It was a strategy born of sheer frustration, a chess move that failed. On Nov. 28, 2006, Michael Morris, a Canadian who runs a small offshore bank in the Bahamas, arrived at a bustling Starbucks in downtown Toronto expecting to meet a woman called Ginette Brown. The previous month, a woman by this name had called Morris at his offices in Nassau, where he runs Barrington Bank International Ltd., and told him she had a client seeking financing and would Morris agree to meet with her when he was next in Toronto? Weeks later, they arranged to rendezvous at the Starbucks while he was in town visiting family.
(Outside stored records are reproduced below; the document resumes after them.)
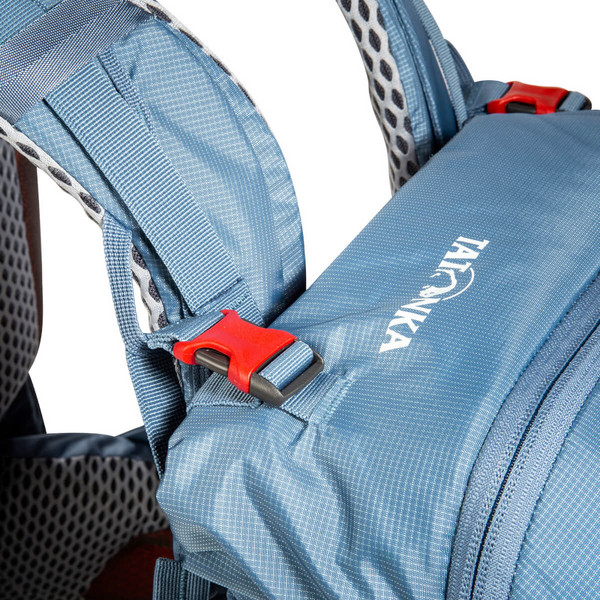 Tatonka YUKON 50+10 WOMEN Damen - Trekkingrucksack Ansicht 12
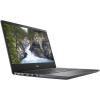 Ноутбук Dell Vostro 5481 (N2206VN5481ERC_UBU) изображение 2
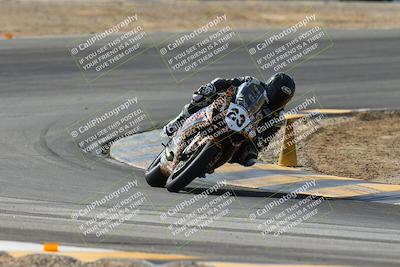 media/Feb-07-2025-CVMA Friday Practice (Fri) [[7034960ba2]]/1- Racer 1/Session 3 (Turn 8)/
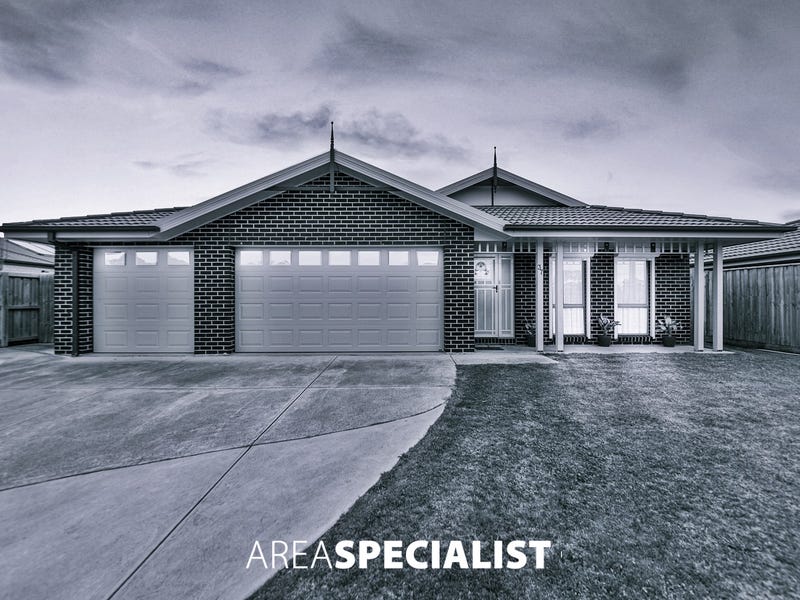 37 Rupert Street, Lang Lang, VIC 3984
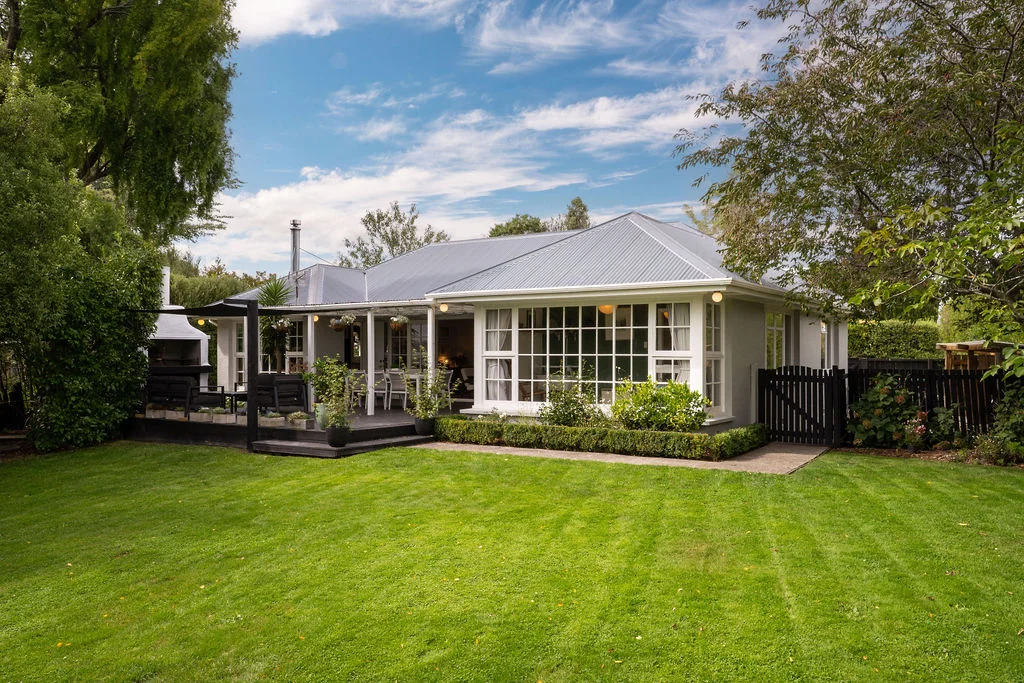 28 Manuka Street, Mairehau, Christchurch, Canterbury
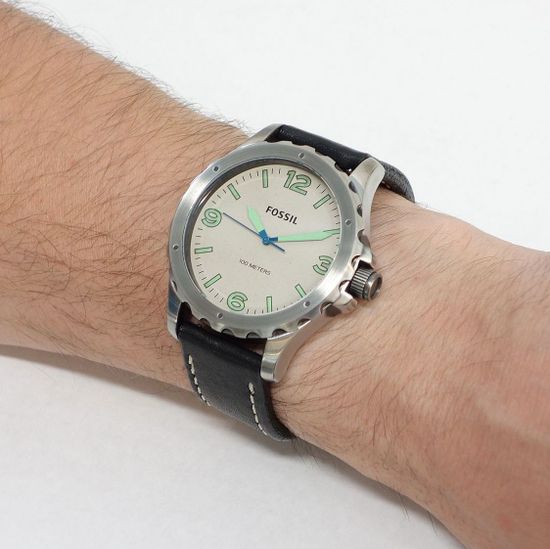 Наручные часы Fossil JR1461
But soon after Morris sat down to wait for Brown, a bailiff server walked up and slapped him with a subpoena. The meeting with “Ginette Brown” had actually been a ruse. Morris was being ordered to testify about what assets the Barrington Bank held for Ronald Weinberg, the former co-CEO of Cinar Corp., the Montreal children’s animation company (of Arthur and The Busy World of Richard Scarry fame). The subpoena had been drafted by Davies Ward Phillips & Vineberg LLP, which was pursuing Weinberg on behalf of Cinar’s new owners for millions they claimed was missing from the company’s coffers — $11.3 million of which they believed was sitting in Morris’ bank.
This bit of guile backfired, however, when Weinberg’s lawyers went before Quebec Superior Court Justice André Denis and had the subpoena tossed out on the grounds it had been served using subterfuge. Denis was clearly displeased, saying the bait-and-switch with the bailiff server had the effect of “discrediting the administration of justice.”